## Begin

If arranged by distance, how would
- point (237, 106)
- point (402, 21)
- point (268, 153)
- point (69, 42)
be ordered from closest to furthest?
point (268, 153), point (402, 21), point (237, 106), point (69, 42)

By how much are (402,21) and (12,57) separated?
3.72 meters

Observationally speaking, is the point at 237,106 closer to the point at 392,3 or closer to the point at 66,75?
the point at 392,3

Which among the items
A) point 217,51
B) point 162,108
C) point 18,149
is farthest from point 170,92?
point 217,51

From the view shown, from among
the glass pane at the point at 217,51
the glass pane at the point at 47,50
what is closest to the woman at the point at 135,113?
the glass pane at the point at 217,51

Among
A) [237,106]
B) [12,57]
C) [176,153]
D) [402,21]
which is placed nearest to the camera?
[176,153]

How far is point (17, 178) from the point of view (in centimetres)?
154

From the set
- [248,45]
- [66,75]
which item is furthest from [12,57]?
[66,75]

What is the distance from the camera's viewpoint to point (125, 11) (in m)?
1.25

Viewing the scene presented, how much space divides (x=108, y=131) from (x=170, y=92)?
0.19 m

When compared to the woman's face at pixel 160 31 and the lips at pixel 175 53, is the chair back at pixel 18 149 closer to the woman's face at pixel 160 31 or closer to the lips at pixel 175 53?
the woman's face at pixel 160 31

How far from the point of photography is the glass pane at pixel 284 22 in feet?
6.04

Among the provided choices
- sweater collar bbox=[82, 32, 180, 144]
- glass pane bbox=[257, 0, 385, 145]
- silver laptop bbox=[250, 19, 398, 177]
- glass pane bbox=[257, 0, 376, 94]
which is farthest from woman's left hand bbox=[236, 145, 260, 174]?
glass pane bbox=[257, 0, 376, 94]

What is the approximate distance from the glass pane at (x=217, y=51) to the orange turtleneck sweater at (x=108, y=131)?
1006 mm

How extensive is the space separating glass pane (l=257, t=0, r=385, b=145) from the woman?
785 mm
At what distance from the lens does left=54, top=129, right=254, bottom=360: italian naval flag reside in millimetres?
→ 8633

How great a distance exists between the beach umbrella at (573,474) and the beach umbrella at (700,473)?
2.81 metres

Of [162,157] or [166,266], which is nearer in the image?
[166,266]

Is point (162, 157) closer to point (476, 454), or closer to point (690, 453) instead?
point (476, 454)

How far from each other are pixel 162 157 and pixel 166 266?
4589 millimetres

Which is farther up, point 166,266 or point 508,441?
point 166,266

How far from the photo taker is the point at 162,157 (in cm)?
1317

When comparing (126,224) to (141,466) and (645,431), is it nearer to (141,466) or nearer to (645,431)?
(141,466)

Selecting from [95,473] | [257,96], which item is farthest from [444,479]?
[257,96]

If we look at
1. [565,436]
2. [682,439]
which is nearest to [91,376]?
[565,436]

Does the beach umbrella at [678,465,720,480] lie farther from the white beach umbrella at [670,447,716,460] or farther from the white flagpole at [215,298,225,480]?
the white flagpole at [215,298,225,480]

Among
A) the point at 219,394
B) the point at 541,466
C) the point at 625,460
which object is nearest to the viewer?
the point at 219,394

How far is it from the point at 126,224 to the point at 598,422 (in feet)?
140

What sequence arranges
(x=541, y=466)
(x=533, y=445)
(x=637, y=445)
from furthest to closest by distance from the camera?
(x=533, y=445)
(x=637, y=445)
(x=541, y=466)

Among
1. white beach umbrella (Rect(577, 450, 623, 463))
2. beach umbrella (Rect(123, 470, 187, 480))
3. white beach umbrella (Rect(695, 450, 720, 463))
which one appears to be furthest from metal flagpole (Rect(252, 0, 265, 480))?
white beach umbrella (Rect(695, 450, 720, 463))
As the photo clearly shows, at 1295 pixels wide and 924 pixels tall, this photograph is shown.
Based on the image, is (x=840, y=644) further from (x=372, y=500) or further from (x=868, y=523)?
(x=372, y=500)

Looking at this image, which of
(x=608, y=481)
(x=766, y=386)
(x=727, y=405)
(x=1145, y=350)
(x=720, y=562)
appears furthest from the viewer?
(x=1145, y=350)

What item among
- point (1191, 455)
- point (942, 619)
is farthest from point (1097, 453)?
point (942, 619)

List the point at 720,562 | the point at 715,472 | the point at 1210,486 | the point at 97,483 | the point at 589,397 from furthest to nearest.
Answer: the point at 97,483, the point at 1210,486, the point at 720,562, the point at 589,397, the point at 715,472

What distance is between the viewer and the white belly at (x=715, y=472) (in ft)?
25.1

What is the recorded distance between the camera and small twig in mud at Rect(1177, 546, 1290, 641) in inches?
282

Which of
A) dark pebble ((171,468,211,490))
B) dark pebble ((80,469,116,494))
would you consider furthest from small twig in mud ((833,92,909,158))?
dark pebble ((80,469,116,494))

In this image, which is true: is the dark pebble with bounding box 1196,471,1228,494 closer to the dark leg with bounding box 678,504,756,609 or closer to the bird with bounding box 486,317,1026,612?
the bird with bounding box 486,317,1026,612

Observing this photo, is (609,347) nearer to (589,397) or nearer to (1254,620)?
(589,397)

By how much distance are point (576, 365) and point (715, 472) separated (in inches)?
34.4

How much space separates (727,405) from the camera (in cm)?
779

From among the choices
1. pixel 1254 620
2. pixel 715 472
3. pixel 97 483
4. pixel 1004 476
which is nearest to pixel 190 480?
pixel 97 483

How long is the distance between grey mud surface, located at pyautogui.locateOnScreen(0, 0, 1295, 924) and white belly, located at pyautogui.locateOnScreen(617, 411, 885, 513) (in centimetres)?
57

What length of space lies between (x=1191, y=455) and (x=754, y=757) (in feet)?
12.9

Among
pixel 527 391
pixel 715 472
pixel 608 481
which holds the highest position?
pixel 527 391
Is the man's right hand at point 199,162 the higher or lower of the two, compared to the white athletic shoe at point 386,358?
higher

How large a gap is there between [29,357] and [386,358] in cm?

## End

Return all the data above once more, precisely as given.

#### Full answer
If arranged by distance, how would
- point (237, 106)
- point (402, 21)
- point (268, 153)
- point (69, 42)
be ordered from closest to furthest?
point (268, 153), point (402, 21), point (237, 106), point (69, 42)

By how much are (402,21) and (12,57) separated?
3.72 meters

Observationally speaking, is the point at 237,106 closer to the point at 392,3 or closer to the point at 66,75?
the point at 392,3

Which among the items
A) point 217,51
B) point 162,108
C) point 18,149
is farthest from point 170,92?
point 217,51

From the view shown, from among
the glass pane at the point at 217,51
the glass pane at the point at 47,50
what is closest to the woman at the point at 135,113?
the glass pane at the point at 217,51

Among
A) [237,106]
B) [12,57]
C) [176,153]
D) [402,21]
which is placed nearest to the camera?
[176,153]

How far is point (17, 178) from the point of view (in centimetres)?
154

From the set
- [248,45]
- [66,75]
which item is furthest from [12,57]?
[66,75]

What is the distance from the camera's viewpoint to point (125, 11) (in m)?
1.25

Viewing the scene presented, how much space divides (x=108, y=131) from (x=170, y=92)?
0.19 m

When compared to the woman's face at pixel 160 31 and the lips at pixel 175 53, is the chair back at pixel 18 149 closer to the woman's face at pixel 160 31 or closer to the lips at pixel 175 53?
the woman's face at pixel 160 31

How far from the point of photography is the glass pane at pixel 284 22 in feet?
6.04

Among the provided choices
- sweater collar bbox=[82, 32, 180, 144]
- glass pane bbox=[257, 0, 385, 145]
- silver laptop bbox=[250, 19, 398, 177]
- glass pane bbox=[257, 0, 376, 94]
which is farthest from woman's left hand bbox=[236, 145, 260, 174]?
glass pane bbox=[257, 0, 376, 94]

What is the approximate distance from the glass pane at (x=217, y=51) to the orange turtleneck sweater at (x=108, y=131)?
1006 mm

How extensive is the space separating glass pane (l=257, t=0, r=385, b=145) from the woman?
785 mm
At what distance from the lens does left=54, top=129, right=254, bottom=360: italian naval flag reside in millimetres?
→ 8633

How great a distance exists between the beach umbrella at (573,474) and the beach umbrella at (700,473)?
2.81 metres

Of [162,157] or [166,266], which is nearer in the image?
[166,266]

Is point (162, 157) closer to point (476, 454), or closer to point (690, 453) instead?
point (476, 454)

How far from each other are pixel 162 157 and pixel 166 266?
4589 millimetres

Which is farther up, point 166,266 or point 508,441?
point 166,266

How far from the photo taker is the point at 162,157 (in cm)?
1317

When comparing (126,224) to (141,466) and (645,431), is it nearer to (141,466) or nearer to (645,431)?
(141,466)

Selecting from [95,473] | [257,96], which item is farthest from [444,479]?
[257,96]

If we look at
1. [565,436]
2. [682,439]
which is nearest to [91,376]?
[565,436]

Does the beach umbrella at [678,465,720,480] lie farther from the white beach umbrella at [670,447,716,460] or farther from the white flagpole at [215,298,225,480]?
the white flagpole at [215,298,225,480]

Among
A) the point at 219,394
B) the point at 541,466
C) the point at 625,460
which object is nearest to the viewer?
the point at 219,394

How far is it from the point at 126,224 to the point at 598,422 (in feet)?
140

What sequence arranges
(x=541, y=466)
(x=533, y=445)
(x=637, y=445)
from furthest to closest by distance from the camera?
(x=533, y=445)
(x=637, y=445)
(x=541, y=466)

Among
1. white beach umbrella (Rect(577, 450, 623, 463))
2. beach umbrella (Rect(123, 470, 187, 480))
3. white beach umbrella (Rect(695, 450, 720, 463))
which one appears to be furthest from metal flagpole (Rect(252, 0, 265, 480))?
white beach umbrella (Rect(695, 450, 720, 463))
As the photo clearly shows, at 1295 pixels wide and 924 pixels tall, this photograph is shown.
Based on the image, is (x=840, y=644) further from (x=372, y=500) or further from (x=868, y=523)?
(x=372, y=500)

Looking at this image, which of
(x=608, y=481)
(x=766, y=386)
(x=727, y=405)
(x=1145, y=350)
(x=720, y=562)
appears furthest from the viewer?
(x=1145, y=350)

What item among
- point (1191, 455)
- point (942, 619)
is farthest from point (1097, 453)?
point (942, 619)

List the point at 720,562 | the point at 715,472 | the point at 1210,486 | the point at 97,483 | the point at 589,397 from furthest to nearest.
Answer: the point at 97,483, the point at 1210,486, the point at 720,562, the point at 589,397, the point at 715,472

What distance is between the viewer and the white belly at (x=715, y=472) (in ft)?
25.1

What is the recorded distance between the camera and small twig in mud at Rect(1177, 546, 1290, 641) in inches?
282

Which of
A) dark pebble ((171,468,211,490))
B) dark pebble ((80,469,116,494))
would you consider furthest from small twig in mud ((833,92,909,158))?
dark pebble ((80,469,116,494))

In this image, which is true: is the dark pebble with bounding box 1196,471,1228,494 closer to the dark leg with bounding box 678,504,756,609 or closer to the bird with bounding box 486,317,1026,612?
the bird with bounding box 486,317,1026,612

Observing this photo, is (609,347) nearer to (589,397) or nearer to (1254,620)?
(589,397)

By how much distance are point (576, 365) and point (715, 472) separated (in inches)?
34.4

How much space separates (727,405) from the camera (in cm)?
779

From among the choices
1. pixel 1254 620
2. pixel 715 472
3. pixel 97 483
4. pixel 1004 476
which is nearest to pixel 190 480?
pixel 97 483

How long is the distance between grey mud surface, located at pyautogui.locateOnScreen(0, 0, 1295, 924) and white belly, located at pyautogui.locateOnScreen(617, 411, 885, 513) (in centimetres)?
57

What length of space lies between (x=1191, y=455) and (x=754, y=757) (in feet)?
12.9

Among
pixel 527 391
pixel 715 472
pixel 608 481
which holds the highest position?
pixel 527 391
Is the man's right hand at point 199,162 the higher or lower of the two, compared to the white athletic shoe at point 386,358?
higher

How large a gap is there between [29,357] and [386,358] in cm?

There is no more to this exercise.